Thursday, April 12, 2018

Daily Devotional #16 (1 John 2:15-17)

In 1 John 2:15-29, we discover three enemies to the believer's fellowship with God. Yesterday, we began considering the first of these three. Our first enemy to our daily walk with the Lord is the world. In 1 John 2:16, John describes this first enemy with three descriptors. Yesterday, we considered John's first descriptor of the world. Today, we will consider the second.

15 Do not love the world or anything in the world. If anyone loves the world, love for the Father is not in them. 16 For everything in the world—the lust of the flesh, the lust of the eyes, and the pride of life—comes not from the Father but from the world. 17 The world and its desires pass away, but whoever does the will of God lives forever. (1 John 2:15-17)

The second descriptor of the world, that first enemy of our fellowship with God, is "the lust of the eyes". Whereas, the lust of the flesh is a distorted desire for pleasure, the lust of the eyes is a distorted desire for possessions.
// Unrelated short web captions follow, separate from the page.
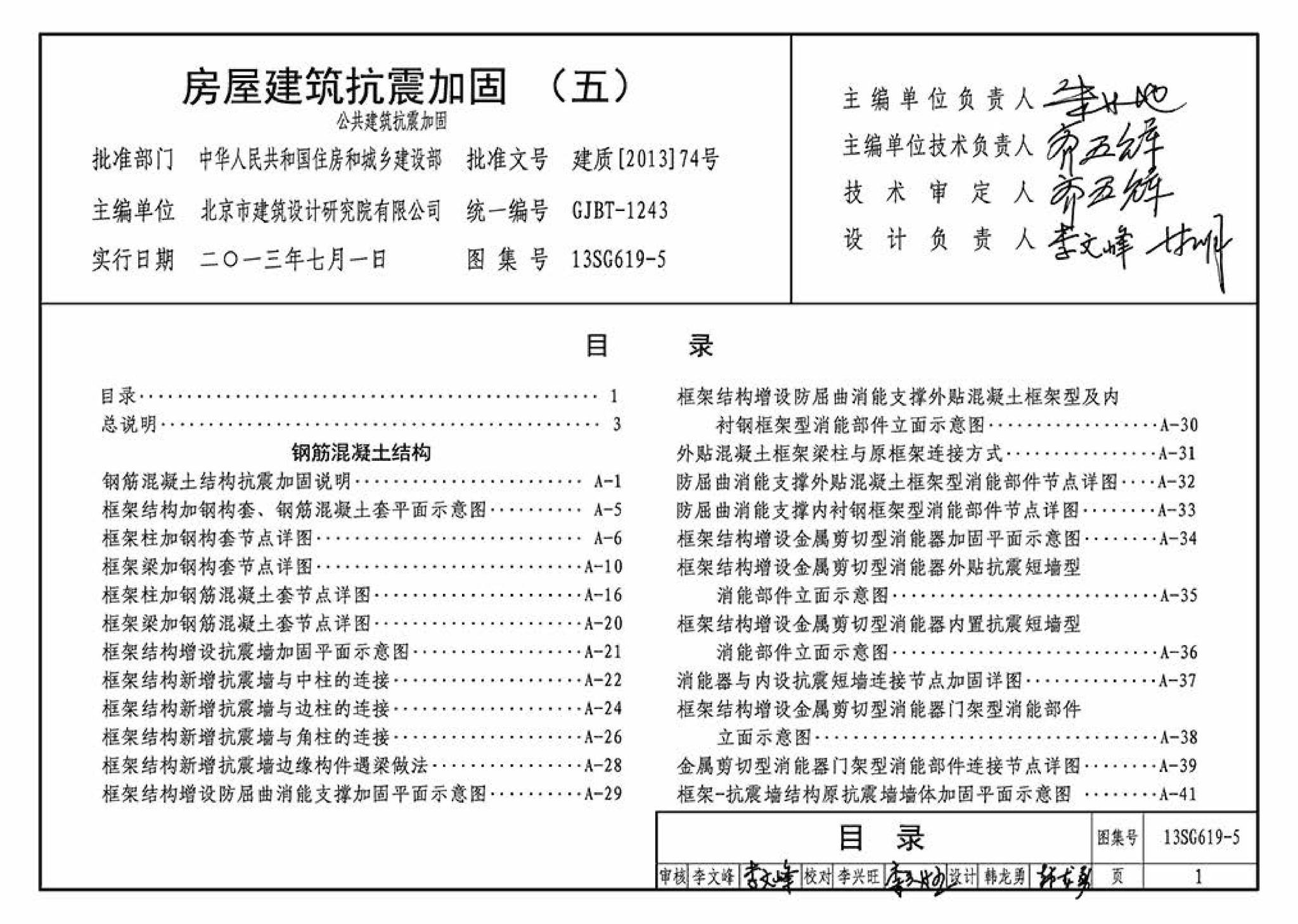 13SG619-5--房屋建筑抗震加固（五）（公共建筑抗震加固）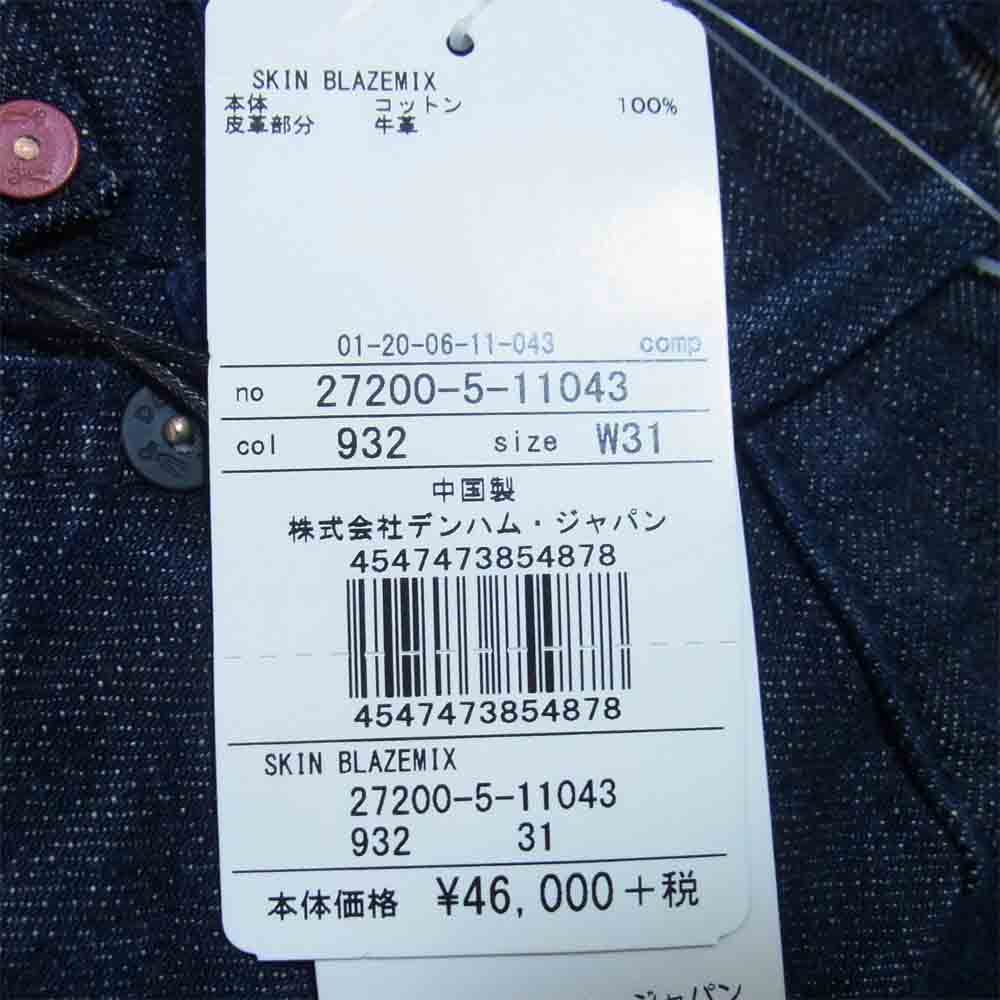デンハム 27200-5-11043 スリム フィット デニム パンツ skin blazemix インディゴブルー系 W31【新古品】【未使用】【中古】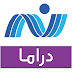 Nile Comedy Egypt |قناة النيل دراما بث مباشر Nile Comedy Egypt |قناة النيل دراما بث مباشر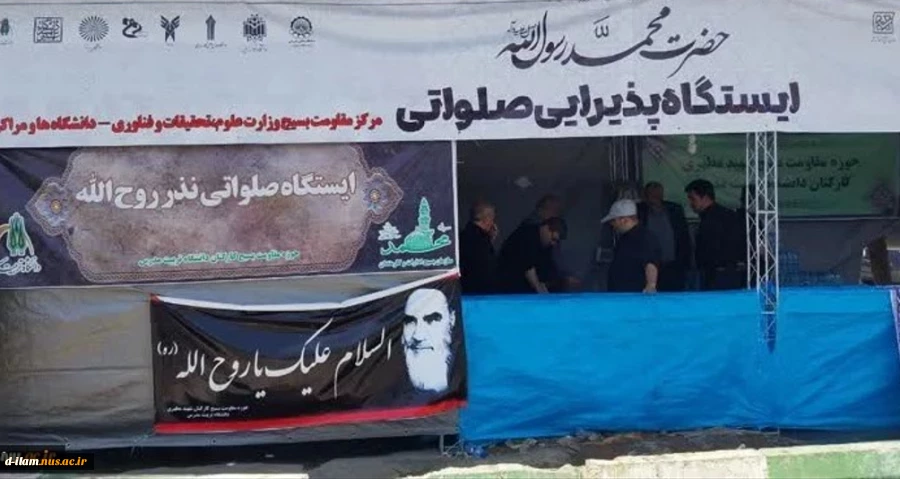 در سی و پنجمین سالگرد رحلت بنیان‌گذار جمهوری اسلامی صورت گرفت:
خدمت‌رسانی حوزه مقاومت بسیج کارکنان دانشگاه فنی و حرفه‌ای به زائرین مرقد مطهر امام خمینی (ره) 2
The last of the Ten Commandments says, "Do not covet." Without covetousness, all of the other nine commandments are not possible. As in the Garden of Eden in Genesis 3, in every garden of life, God has placed something that is beyond our created reach.

“And when the woman saw that the tree was good for food, and that it was pleasant to the eyes, and a tree to be desired to make one wise, she took of the fruit thereof, and did eat, and gave also unto her husband with her; and he did eat” (Genesis 3:6).
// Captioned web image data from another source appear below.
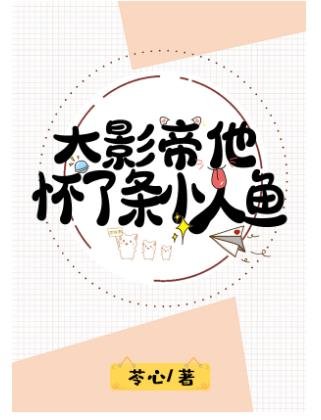 大影帝他怀了条小人鱼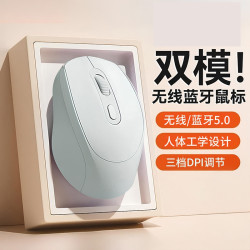 英沃菲 蓝牙无线可充电鼠标笔记本台式电脑办公女生可爱游戏通用款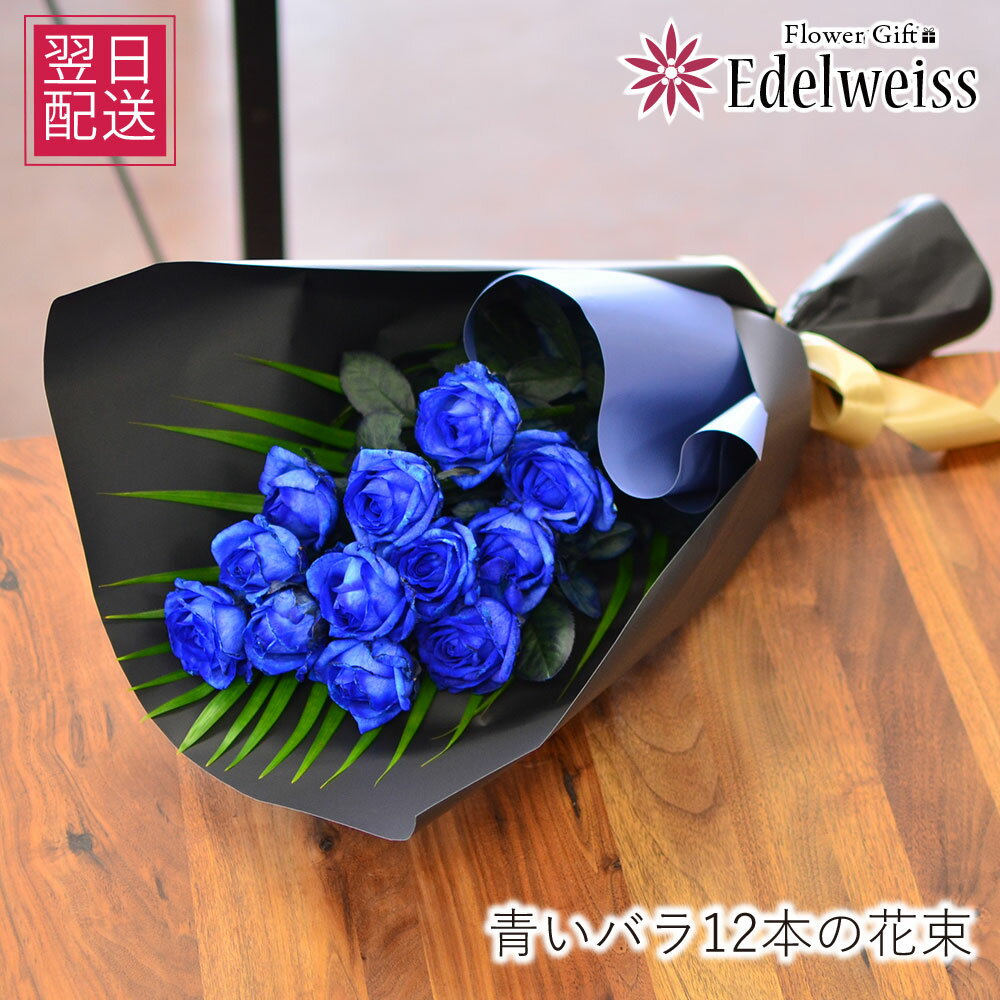 誕生日 記念日 結婚祝い プロポーズ 祝い 花 ブルーローズ 青いバラ 青い薔薇 いい夫婦の日 結婚記念日 愛妻の日 お祝い プレゼント 妻 彼女 合格祝い 卒業祝い 青いバラ12本 エーデルワイス 翌日 明日 急ぎ 明日着 届日指定 配送 届け 宅配 翌日配達花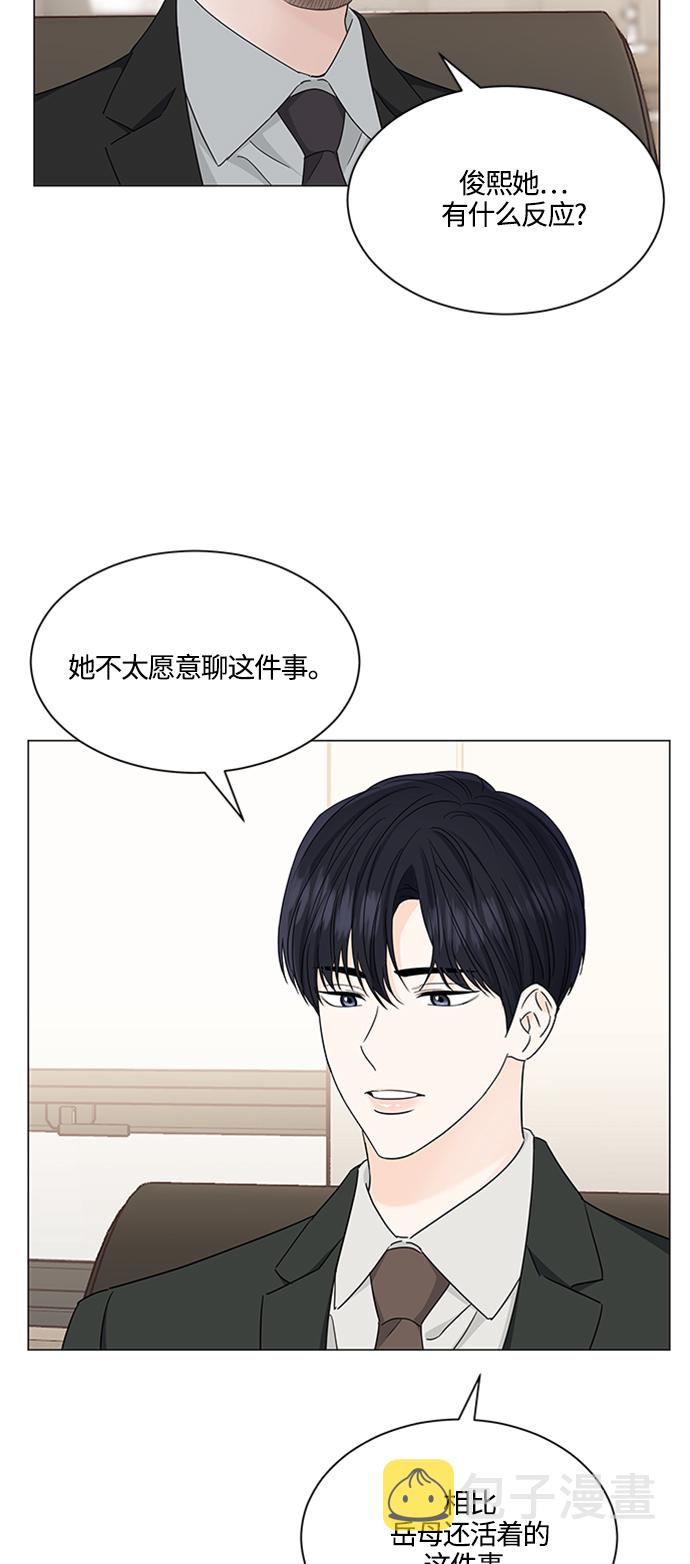 轻轻触碰你完整版漫画,第121话4图
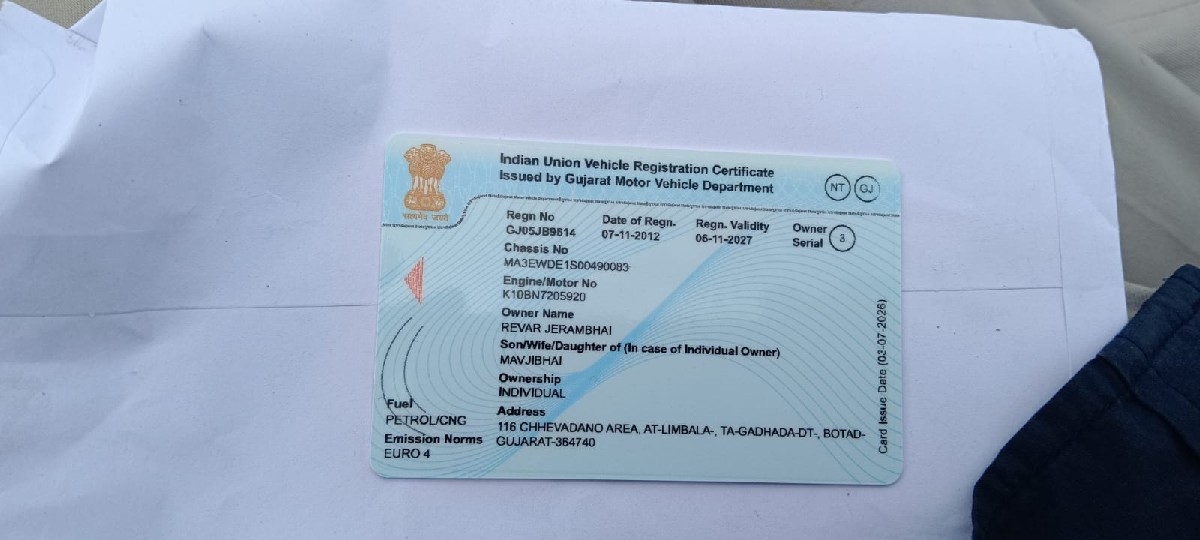 Post Image 1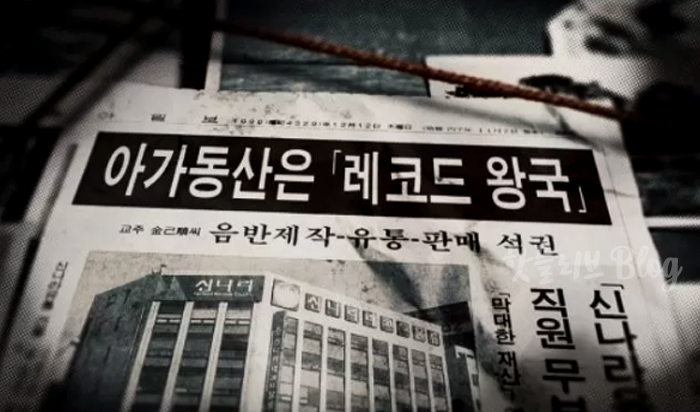대일레코드 이미지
In Genesis 13:10-11, Lot chose the land next to Sodom according to the way it looked. Basing our decisions on how things look could fall under the purview of "the lust of the eyes." But every man is tempted, when he is drawn away of his own lust, and enticed. Then when lust has conceived, it brings forth sin: and sin, when it is finished, brings forth death (James 1:14-15). Lusts are pleasant to the eyes because they deceive us into thinking that we can run our lives for ourselves.

Not much is more enticing than to believe that we are self-operating-selves. This is the origin of self-effort and self-righteousness. Lust is thus believing that we have a life outside God and that we somehow can improve ourselves.